● **Your task**
From the line with "Taking the concrete" through the final line, transcribe the material below character for character; include no other lines.
----------
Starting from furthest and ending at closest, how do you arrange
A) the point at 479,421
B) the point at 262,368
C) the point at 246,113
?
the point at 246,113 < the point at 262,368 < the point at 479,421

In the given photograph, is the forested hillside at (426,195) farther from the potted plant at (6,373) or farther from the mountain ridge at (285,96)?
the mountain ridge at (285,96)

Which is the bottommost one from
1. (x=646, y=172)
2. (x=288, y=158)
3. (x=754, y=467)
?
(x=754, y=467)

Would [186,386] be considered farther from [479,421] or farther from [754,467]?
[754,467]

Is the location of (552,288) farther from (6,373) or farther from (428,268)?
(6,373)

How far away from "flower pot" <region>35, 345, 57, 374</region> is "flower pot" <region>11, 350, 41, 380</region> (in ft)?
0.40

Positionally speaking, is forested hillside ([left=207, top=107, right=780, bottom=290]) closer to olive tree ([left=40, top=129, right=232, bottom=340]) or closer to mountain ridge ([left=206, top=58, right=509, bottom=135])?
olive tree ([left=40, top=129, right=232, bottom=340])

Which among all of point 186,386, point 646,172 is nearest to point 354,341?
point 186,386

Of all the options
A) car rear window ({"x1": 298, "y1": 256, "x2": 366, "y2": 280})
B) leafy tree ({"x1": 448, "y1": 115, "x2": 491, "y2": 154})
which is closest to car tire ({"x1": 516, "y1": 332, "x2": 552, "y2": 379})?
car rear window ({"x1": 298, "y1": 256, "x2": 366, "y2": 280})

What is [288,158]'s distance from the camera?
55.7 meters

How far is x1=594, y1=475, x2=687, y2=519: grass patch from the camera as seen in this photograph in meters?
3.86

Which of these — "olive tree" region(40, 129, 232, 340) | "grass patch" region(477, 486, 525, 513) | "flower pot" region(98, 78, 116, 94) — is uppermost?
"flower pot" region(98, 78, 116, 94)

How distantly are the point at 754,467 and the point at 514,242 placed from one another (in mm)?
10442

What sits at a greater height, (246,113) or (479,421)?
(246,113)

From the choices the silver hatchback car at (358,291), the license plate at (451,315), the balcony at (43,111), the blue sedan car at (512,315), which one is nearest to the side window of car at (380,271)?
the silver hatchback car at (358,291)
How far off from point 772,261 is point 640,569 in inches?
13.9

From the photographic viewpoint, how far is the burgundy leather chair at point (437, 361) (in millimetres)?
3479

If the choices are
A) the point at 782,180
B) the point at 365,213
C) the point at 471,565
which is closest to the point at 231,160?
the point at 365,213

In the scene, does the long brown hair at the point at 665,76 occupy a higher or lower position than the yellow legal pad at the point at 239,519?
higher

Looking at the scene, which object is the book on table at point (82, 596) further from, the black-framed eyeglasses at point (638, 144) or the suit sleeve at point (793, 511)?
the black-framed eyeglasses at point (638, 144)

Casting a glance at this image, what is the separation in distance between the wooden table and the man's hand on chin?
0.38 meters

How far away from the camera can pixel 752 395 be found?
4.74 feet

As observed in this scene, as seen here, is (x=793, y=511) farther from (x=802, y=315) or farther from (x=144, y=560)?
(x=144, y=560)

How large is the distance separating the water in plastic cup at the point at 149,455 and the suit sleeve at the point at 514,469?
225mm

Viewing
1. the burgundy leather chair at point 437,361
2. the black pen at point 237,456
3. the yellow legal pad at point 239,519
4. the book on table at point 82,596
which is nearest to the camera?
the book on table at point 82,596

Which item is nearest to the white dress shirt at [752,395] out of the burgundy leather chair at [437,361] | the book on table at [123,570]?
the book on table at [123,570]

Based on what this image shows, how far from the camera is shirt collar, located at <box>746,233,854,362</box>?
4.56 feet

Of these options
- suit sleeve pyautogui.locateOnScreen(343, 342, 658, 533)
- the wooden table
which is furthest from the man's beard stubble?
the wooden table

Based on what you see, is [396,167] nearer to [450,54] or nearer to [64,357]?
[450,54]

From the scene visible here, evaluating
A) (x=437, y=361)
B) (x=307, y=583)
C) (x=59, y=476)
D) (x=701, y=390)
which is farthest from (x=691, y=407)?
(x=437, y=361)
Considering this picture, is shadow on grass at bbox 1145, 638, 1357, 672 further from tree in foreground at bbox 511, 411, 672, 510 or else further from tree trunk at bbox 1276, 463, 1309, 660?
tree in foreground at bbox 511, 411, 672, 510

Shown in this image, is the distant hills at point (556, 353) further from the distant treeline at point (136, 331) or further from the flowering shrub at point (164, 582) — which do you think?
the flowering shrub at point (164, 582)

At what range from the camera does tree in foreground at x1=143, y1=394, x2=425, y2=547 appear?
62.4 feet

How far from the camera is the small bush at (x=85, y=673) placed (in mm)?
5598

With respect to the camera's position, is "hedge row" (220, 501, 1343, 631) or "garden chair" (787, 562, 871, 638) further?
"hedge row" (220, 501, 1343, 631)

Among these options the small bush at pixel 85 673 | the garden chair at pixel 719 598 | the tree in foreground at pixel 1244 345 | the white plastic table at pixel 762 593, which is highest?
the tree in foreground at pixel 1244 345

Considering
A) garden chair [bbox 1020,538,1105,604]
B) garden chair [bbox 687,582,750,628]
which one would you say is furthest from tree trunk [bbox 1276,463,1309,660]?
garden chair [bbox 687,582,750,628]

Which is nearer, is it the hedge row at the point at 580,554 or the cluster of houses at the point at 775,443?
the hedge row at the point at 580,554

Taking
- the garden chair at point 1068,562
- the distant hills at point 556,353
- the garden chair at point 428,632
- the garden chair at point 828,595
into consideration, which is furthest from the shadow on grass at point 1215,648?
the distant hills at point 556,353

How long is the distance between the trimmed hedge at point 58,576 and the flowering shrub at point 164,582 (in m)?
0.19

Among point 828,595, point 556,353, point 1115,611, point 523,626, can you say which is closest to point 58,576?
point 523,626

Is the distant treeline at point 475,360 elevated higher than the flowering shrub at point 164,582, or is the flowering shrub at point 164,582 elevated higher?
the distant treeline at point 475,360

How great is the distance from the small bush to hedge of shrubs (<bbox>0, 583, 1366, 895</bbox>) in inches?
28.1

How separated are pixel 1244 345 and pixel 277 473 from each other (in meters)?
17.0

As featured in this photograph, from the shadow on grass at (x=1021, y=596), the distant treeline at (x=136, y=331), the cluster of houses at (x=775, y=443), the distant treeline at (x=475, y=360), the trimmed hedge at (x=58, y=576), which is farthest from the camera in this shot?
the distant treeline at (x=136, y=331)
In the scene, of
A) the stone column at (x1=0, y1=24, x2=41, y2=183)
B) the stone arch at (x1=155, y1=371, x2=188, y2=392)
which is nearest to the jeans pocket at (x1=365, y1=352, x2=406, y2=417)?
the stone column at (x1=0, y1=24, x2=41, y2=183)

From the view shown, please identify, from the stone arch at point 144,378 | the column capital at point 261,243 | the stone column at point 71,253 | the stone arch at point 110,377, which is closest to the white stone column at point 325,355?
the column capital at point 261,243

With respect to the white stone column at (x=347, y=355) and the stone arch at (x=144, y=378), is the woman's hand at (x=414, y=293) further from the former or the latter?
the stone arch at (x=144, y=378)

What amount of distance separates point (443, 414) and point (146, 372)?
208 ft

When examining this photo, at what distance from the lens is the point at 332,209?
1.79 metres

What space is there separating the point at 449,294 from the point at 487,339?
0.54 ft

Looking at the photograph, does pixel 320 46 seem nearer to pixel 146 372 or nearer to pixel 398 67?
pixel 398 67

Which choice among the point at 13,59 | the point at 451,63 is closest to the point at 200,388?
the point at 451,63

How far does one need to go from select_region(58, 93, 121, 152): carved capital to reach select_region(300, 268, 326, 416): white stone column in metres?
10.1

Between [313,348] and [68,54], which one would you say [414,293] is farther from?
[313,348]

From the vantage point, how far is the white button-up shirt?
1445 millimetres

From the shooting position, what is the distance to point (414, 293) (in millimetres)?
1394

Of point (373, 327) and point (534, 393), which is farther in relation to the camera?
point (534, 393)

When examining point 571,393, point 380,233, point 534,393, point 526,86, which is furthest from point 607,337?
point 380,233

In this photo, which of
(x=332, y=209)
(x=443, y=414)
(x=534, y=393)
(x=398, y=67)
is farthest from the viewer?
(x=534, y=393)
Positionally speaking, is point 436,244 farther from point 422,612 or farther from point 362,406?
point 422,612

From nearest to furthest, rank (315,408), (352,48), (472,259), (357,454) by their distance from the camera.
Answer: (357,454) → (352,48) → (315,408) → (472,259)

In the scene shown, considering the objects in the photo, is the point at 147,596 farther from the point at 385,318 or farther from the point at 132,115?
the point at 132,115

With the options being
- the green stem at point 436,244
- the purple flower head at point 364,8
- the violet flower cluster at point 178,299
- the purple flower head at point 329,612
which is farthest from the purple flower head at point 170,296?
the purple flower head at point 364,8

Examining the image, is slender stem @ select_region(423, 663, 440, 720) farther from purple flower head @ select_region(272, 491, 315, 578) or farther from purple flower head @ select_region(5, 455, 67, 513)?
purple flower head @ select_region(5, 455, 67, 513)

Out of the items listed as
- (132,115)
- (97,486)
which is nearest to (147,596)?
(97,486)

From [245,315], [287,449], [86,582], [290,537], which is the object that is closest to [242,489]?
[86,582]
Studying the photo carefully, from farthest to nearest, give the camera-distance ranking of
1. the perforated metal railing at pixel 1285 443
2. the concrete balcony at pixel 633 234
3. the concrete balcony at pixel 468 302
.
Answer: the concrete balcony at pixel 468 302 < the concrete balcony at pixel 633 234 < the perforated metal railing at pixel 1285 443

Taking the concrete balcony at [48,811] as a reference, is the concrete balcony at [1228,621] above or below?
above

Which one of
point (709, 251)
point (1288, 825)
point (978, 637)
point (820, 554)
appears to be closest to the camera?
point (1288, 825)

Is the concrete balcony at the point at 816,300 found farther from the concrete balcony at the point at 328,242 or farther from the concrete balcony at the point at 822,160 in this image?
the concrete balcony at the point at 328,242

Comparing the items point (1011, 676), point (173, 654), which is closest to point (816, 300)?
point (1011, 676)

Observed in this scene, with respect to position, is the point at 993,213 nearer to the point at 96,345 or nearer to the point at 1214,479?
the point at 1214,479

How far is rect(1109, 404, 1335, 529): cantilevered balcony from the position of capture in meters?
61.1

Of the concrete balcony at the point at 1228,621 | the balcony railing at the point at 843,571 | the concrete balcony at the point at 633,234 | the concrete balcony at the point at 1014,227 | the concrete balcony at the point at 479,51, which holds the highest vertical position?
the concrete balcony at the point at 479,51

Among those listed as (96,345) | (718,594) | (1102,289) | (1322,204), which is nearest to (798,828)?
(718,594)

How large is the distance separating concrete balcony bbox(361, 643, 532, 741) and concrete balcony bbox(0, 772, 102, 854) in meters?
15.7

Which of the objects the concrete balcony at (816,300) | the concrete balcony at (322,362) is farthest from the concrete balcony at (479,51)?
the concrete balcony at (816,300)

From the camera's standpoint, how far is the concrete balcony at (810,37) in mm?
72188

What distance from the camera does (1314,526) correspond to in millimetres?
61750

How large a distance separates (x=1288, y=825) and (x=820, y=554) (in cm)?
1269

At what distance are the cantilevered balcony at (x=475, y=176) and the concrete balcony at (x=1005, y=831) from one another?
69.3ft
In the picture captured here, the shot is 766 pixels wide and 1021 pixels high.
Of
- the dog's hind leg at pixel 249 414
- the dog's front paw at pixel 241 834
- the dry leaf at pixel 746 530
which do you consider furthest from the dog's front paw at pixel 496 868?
----------
● **Final answer**
Taking the concrete balcony at [48,811] as a reference, is the concrete balcony at [1228,621] above or below?
above

Which one of
point (709, 251)
point (1288, 825)
point (978, 637)
point (820, 554)
appears to be closest to the camera?
point (1288, 825)

Is the concrete balcony at the point at 816,300 found farther from the concrete balcony at the point at 328,242 or farther from the concrete balcony at the point at 822,160 in this image?
the concrete balcony at the point at 328,242

Comparing the items point (1011, 676), point (173, 654), which is closest to point (816, 300)?
point (1011, 676)

Observed in this scene, with respect to position, is the point at 993,213 nearer to the point at 96,345 or nearer to the point at 1214,479?
the point at 1214,479

How far is rect(1109, 404, 1335, 529): cantilevered balcony from the position of capture in meters?
61.1

Of the concrete balcony at the point at 1228,621 | the balcony railing at the point at 843,571 | the concrete balcony at the point at 633,234 | the concrete balcony at the point at 1014,227 | the concrete balcony at the point at 479,51, which holds the highest vertical position?
the concrete balcony at the point at 479,51

Among those listed as (96,345) | (718,594) | (1102,289) | (1322,204), which is nearest to (798,828)?
(718,594)

How large is the distance separating concrete balcony bbox(361, 643, 532, 741) and concrete balcony bbox(0, 772, 102, 854) in meters?
15.7

Which of the objects the concrete balcony at (816,300) | the concrete balcony at (322,362) is farthest from the concrete balcony at (479,51)?
the concrete balcony at (816,300)

From the camera's standpoint, how far is the concrete balcony at (810,37) in mm?
72188

What distance from the camera does (1314,526) correspond to in millimetres?
61750

How large a distance separates (x=1288, y=825) and (x=820, y=554) (in cm)?
1269

At what distance are the cantilevered balcony at (x=475, y=176) and the concrete balcony at (x=1005, y=831) from one another?
69.3ft
In the picture captured here, the shot is 766 pixels wide and 1021 pixels high.
Of
- the dog's hind leg at pixel 249 414
- the dog's front paw at pixel 241 834
- the dry leaf at pixel 746 530
which do you consider furthest from the dog's front paw at pixel 496 868?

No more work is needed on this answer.